- [Hinweise zur Aufgabe]: Setze den Bericht über Reiters Aussage im Stammstrecken-Ausschuss nach seinem letzten Satz fort.
### Text zur Durchsicht
Münchens OB Reiter im Stammstrecken-Ausschuss: "Was ich wusste, ist überschaubar"

München - Täglich, so hieß es zumindest, schrieben sich der Münchner Oberbürgermeister Dieter Reiter (SPD) und der bayerische Ministerpräsident Markus Söder (CSU) während Corona SMS hin und her.
Und auch nach der Pandemie liefen sich die beiden über den Weg: Um das Wiesn-Bier anzuzapfen oder auch um eine Plakette zu Ehren von Meister Eder und dem Pumuckl zu enthüllen. Was passiert bei solchen Terminen? "Man hält den Pumuckl in die Höhe und dann geht man wieder", sagt Reiter.
Reiter spricht von "Faustschlag ins Gesicht der Verkehrswende"
Eine Gelegenheit am Rande auch etwas Ernsthaftes anzusprechen – etwa wie es eigentlich mit der riesigen Baustelle hinter seinem Rathaus läuft, wo eines Tages die S-Bahnen auf der Zweiten Stammstrecke halten sollen – sieht Reiter nicht.
Zumindest sagte er das als Zeuge im Untersuchungsausschuss, den der Landtag eingesetzt hat, um aufzuklären, wie es zu der massiven Verzögerung beim Bau der Zweiten Stammstrecke kommen konnte. Statt 2026 soll diese nun erst 2035 fertig sein. Der Kontakt zwischen Staatsregierung, Bahn und dem Münchner Rathaus zu dem Thema war jedenfalls laut Reiter begrenzt. Er nennt die Verzögerung zwar einen "Faustschlag ins Gesicht der Verkehrswende". Doch: "Was ich wann gewusst habe, ist überschaubar."
Reiter: Bahn-Projektleiter durften nichts Konkretes sagen
Etwa einmal im Jahr sei der Stadtrat über den Fortgang bei dem Projekt informiert worden. Die Projektleiter der Bahn seien erreichbar gewesen und hätten Führungen über die Baustelle angeboten. Daran teilgenommen habe er nicht, sagte Reiter. Lieber sollte die Bahn ihm alles zeigen, wenn die Röhre fertig ist, meinte er.
######
### Bereitgestelltes Material
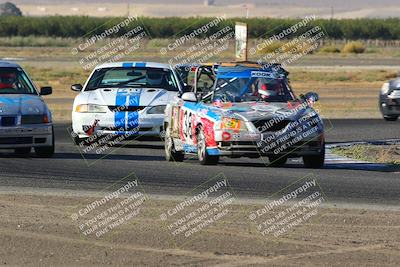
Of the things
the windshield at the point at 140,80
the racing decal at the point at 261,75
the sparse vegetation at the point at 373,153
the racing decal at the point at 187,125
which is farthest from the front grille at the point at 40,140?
the sparse vegetation at the point at 373,153

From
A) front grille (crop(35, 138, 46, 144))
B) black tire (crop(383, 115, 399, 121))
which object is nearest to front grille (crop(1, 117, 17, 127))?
front grille (crop(35, 138, 46, 144))

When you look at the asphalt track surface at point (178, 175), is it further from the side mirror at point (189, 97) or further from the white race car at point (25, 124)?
the side mirror at point (189, 97)

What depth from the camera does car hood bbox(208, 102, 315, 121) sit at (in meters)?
17.0

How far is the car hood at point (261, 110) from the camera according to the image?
17.0 meters

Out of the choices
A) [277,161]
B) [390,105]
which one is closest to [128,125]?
[277,161]

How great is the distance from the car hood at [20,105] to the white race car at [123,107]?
6.75ft

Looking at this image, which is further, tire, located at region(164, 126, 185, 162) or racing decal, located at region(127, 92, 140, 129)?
racing decal, located at region(127, 92, 140, 129)

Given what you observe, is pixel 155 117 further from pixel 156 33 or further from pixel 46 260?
pixel 156 33

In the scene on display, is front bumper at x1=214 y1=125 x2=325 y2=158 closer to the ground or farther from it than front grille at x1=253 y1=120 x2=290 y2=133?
closer to the ground

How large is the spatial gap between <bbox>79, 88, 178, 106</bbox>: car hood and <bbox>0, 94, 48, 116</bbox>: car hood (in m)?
2.15

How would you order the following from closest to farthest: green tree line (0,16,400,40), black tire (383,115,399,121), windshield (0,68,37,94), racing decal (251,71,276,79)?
racing decal (251,71,276,79) → windshield (0,68,37,94) → black tire (383,115,399,121) → green tree line (0,16,400,40)

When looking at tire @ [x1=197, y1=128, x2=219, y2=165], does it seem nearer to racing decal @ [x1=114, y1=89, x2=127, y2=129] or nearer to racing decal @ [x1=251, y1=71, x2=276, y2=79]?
racing decal @ [x1=251, y1=71, x2=276, y2=79]

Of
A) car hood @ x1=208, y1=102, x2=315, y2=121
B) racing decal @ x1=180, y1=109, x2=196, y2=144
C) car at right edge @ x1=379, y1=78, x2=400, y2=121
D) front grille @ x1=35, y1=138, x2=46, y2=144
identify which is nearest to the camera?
car hood @ x1=208, y1=102, x2=315, y2=121

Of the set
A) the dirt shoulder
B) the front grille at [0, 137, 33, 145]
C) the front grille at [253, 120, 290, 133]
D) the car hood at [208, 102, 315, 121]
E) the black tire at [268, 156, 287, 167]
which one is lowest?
the black tire at [268, 156, 287, 167]
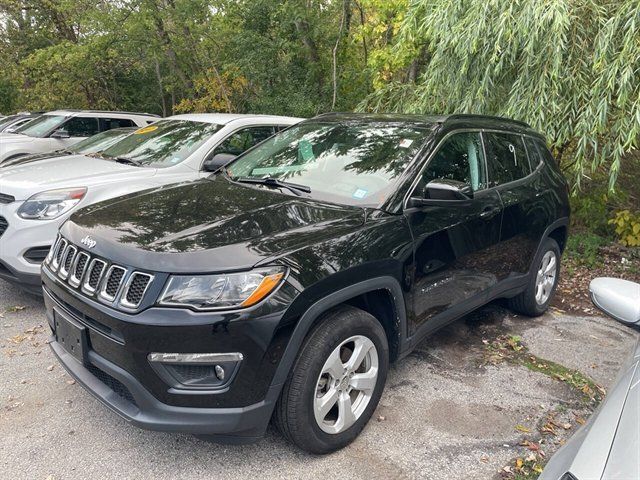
######
- [Ergebnis der Aufgabe]:
Das Problem sei gewesen, dass die Projektleiter nichts Konkretes sagen durften, so Reiter. Auch der Kontakt mit dem bayerischen Verkehrsministerium war dem OB zufolge nicht gut. Es sollte mehrere Gipfel zur Stammstrecke geben – doch die seien immer wieder abgesagt worden und zwar von der bayerischen Staatskanzlei.
OB Reiter kritisiert ehemalige Verkehrsministerin
Besonders dürftig lief laut Reiter wohl der Kontakt mit der ehemaligen Verkehrsministerin Kerstin Schreyer (CSU). In Schreiben habe er sie dazu aufgefordert, mit ihm über die Zeitschiene bei der Stammstrecke zu sprechen. "Ich habe mehrere Nachfragen gestellt und versucht, Frau Schreyer einen Termin abzuringen", sagte Reiter. Er habe sie nur einmal persönlich bei einem Termin getroffen. Das sei noch mit keinem Verkehrsminister so gewesen. "Da war keine Kommunikationsebene vorhanden."

Seit Christian Bernreiter das Amt übernommen hat, habe sich das verbessert. Schreyers Amtszeit fiel zwar unter Corona – aber trotzdem findet Reiter: "Es geht besser."
Verbessern könnte sich wohl auch der Draht nach Berlin. Denn München plant weitere ÖPNV-Projekte. Im Winter rechnete der Kämmerer mit Kosten von 30 Milliarden Euro. Reiter appellierte deshalb, dass mehr Geld vom Bund kommen müsse – und eigentlich hatte Kanzler Olaf Scholz (SPD) das auch einst versprochen. "Das dürfen nicht nur Sonntagsreden bleiben", fordert der OB.